Unvaccinated individuals should avoid traveling during Labor Day holidays, the CDC director said.

With Covid hospital admissions hitting a daily average of 100,000 for the first time since the surge last winter, Dr. Rochelle P. Walensky, the director of the Centers for Disease Control and Prevention, Vaccination and Masking as Key Factors in Preventing the Spread of the Virus.

“If you are not vaccinated, we would recommend in the first place not to travel,” she said on Tuesday. Labor Day, which celebrates American workers with a three-day weekend and the unofficial end of summer, is often celebrated with barbecues and get-togethers for family and friends.

This year, the widespread use of the delta variant makes it difficult to make decisions about these traditions. Cases, hospital admissions, and deaths are increasing in the United States.

According to CDC data, about 52 percent of the US population, or 174 million people, are fully vaccinated. Among those over 12 years old who are eligible for the vaccine, 72.2 percent of the population, or 205 million people, have received at least one dose of the vaccine.

Dr. Walensky said gatherings – among vaccinated relatives and friends – should be held outdoors. And everyone, including those who have been vaccinated, should wear masks in public indoor spaces.

“During the pandemic, we saw the vast majority of transmission among unvaccinated people happen indoors,” she said.

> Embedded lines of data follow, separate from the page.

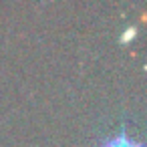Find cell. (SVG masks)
<instances>
[{
	"label": "cell",
	"mask_w": 147,
	"mask_h": 147,
	"mask_svg": "<svg viewBox=\"0 0 147 147\" xmlns=\"http://www.w3.org/2000/svg\"><path fill=\"white\" fill-rule=\"evenodd\" d=\"M95 147H145L141 139H137L125 125H121L117 131L109 133L107 137H103Z\"/></svg>",
	"instance_id": "obj_1"
}]
</instances>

While health officials have said those fully vaccinated and wearing masks can travel, Dr. Walensky that everyone should assess their own risk tolerance as the virus rises.

Although many Americans changed their Thanksgiving plans last year, spikes in Covid transmissions, hospital admissions, and deaths in some areas of California and Texas have been partially attributed to these gatherings.